CHALLENGE:
Revise the lines beginning with the line containing "Place the boy's" and continuing through the line containing "3. the man's sandal at (x=154, y=239)", replacing "sequence" with "order" and leaving everything else unchanged.

Excerpts of spatial question data:

════════

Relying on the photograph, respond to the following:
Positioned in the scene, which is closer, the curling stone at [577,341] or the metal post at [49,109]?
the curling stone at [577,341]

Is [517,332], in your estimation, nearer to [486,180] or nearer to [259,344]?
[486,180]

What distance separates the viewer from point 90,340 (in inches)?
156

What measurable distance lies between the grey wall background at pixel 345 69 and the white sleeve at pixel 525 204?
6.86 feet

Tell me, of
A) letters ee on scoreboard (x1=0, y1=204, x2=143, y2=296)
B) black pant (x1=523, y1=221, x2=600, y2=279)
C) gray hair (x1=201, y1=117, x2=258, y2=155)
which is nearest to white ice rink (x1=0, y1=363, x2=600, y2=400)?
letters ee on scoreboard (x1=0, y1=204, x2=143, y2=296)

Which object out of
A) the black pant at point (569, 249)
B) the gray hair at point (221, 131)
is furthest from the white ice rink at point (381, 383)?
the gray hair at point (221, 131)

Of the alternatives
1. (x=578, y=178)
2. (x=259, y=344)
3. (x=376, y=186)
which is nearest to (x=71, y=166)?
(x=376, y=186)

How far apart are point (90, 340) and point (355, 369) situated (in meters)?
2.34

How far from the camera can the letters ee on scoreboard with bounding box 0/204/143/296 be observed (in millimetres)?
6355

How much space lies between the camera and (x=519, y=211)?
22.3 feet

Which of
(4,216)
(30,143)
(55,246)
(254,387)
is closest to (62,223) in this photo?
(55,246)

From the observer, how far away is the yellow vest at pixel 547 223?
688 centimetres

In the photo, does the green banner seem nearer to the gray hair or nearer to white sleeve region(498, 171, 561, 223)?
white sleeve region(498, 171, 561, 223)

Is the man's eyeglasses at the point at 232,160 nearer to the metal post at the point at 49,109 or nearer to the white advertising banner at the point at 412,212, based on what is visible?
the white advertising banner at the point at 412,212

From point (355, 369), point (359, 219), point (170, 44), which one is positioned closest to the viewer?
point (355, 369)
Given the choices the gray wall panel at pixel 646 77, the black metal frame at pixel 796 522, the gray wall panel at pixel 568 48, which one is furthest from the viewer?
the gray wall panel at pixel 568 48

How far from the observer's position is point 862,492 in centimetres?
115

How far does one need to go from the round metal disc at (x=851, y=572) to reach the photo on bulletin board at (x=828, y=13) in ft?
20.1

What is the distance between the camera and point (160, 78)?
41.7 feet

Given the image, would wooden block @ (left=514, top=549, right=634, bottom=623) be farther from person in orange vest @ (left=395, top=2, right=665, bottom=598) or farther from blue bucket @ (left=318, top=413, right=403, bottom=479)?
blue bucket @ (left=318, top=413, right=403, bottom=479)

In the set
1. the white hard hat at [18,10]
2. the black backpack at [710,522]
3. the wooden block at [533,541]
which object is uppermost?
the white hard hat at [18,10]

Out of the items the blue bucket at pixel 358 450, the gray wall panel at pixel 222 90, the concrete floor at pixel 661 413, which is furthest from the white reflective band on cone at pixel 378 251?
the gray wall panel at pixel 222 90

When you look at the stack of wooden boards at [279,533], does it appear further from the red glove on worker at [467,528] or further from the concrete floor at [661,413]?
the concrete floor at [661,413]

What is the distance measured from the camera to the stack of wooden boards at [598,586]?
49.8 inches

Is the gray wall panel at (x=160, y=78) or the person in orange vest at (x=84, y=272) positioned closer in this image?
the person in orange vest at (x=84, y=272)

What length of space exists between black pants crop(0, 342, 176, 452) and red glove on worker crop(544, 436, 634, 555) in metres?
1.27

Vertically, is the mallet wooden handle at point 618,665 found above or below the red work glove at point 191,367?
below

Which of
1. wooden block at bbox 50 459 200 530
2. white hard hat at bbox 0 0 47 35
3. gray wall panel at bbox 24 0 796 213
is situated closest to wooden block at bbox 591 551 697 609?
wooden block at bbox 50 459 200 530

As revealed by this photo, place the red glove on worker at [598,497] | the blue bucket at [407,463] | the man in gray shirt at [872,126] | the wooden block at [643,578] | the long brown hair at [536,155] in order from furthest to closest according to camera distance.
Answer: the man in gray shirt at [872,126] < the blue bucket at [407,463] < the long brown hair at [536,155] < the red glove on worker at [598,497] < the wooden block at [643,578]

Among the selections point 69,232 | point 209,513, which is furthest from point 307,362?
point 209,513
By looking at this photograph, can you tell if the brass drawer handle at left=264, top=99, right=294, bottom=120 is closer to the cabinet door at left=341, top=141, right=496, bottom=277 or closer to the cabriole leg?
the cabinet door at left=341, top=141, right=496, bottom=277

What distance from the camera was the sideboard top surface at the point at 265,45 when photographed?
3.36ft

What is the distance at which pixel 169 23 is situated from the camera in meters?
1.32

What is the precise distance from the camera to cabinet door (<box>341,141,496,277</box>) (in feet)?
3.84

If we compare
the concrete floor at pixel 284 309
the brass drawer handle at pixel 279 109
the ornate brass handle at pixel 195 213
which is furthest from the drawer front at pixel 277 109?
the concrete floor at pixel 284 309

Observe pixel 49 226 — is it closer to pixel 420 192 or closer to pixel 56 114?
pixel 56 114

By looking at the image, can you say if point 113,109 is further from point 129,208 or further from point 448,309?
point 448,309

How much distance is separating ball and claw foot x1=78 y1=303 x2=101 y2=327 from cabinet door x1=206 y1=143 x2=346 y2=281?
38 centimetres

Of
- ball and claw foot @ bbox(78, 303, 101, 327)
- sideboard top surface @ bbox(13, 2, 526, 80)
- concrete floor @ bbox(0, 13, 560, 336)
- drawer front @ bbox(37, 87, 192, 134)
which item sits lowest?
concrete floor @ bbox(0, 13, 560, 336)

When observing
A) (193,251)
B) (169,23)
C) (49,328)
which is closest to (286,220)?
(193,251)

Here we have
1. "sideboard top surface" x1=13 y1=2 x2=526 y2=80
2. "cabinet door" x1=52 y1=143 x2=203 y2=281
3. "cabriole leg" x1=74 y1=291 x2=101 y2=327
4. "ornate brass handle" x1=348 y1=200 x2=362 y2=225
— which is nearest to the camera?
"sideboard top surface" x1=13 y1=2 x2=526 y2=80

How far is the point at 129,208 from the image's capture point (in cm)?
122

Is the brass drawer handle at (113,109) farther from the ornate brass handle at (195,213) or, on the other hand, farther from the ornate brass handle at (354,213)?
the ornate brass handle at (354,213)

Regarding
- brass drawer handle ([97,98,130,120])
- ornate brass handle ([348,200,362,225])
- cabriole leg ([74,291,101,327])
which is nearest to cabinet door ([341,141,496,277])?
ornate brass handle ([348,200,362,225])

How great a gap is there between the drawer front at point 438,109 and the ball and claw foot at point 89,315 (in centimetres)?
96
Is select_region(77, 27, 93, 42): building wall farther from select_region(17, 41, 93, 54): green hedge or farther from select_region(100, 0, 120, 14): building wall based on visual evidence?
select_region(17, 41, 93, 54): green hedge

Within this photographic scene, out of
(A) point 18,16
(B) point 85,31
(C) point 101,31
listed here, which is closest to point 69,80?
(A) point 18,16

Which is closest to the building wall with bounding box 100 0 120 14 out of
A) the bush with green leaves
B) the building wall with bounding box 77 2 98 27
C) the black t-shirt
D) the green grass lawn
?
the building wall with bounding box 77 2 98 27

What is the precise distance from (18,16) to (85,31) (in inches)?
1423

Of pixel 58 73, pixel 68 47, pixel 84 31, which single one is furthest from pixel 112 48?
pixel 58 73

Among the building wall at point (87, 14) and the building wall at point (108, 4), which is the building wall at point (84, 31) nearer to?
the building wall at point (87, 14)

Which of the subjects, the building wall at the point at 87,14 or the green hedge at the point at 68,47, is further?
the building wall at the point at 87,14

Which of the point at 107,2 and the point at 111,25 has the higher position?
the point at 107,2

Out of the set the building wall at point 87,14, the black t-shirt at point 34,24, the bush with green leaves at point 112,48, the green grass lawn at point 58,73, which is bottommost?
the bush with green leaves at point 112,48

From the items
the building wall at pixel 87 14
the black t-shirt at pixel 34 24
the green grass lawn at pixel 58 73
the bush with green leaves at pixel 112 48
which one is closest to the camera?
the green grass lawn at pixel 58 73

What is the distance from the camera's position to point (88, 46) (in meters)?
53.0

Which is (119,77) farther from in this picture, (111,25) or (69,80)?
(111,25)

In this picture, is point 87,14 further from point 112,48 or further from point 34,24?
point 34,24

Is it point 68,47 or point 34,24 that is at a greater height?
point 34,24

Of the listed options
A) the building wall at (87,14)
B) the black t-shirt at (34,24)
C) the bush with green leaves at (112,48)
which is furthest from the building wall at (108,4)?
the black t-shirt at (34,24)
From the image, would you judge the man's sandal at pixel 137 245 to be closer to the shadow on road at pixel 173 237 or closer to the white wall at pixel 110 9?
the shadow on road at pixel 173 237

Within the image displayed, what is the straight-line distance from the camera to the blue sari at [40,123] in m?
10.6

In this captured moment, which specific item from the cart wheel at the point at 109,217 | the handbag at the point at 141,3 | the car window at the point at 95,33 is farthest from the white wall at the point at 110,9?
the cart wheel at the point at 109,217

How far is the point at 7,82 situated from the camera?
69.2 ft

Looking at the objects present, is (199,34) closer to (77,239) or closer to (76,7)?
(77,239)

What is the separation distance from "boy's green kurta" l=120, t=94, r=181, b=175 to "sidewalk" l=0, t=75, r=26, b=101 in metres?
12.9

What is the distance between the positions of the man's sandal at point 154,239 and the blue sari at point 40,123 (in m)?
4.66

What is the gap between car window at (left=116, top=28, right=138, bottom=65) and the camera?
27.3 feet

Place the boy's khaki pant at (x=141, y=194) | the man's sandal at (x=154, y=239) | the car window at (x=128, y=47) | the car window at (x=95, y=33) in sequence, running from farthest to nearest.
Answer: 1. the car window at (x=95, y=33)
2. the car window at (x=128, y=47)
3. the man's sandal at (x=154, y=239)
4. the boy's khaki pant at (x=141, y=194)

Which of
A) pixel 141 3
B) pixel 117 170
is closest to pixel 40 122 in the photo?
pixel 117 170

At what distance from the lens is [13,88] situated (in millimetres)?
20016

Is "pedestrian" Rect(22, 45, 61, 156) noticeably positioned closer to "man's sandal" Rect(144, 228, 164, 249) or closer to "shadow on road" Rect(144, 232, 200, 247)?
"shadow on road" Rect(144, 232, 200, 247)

════════

CORRECT ANSWER:
Place the boy's khaki pant at (x=141, y=194) | the man's sandal at (x=154, y=239) | the car window at (x=128, y=47) | the car window at (x=95, y=33) in order, running from farthest to nearest.
Answer: 1. the car window at (x=95, y=33)
2. the car window at (x=128, y=47)
3. the man's sandal at (x=154, y=239)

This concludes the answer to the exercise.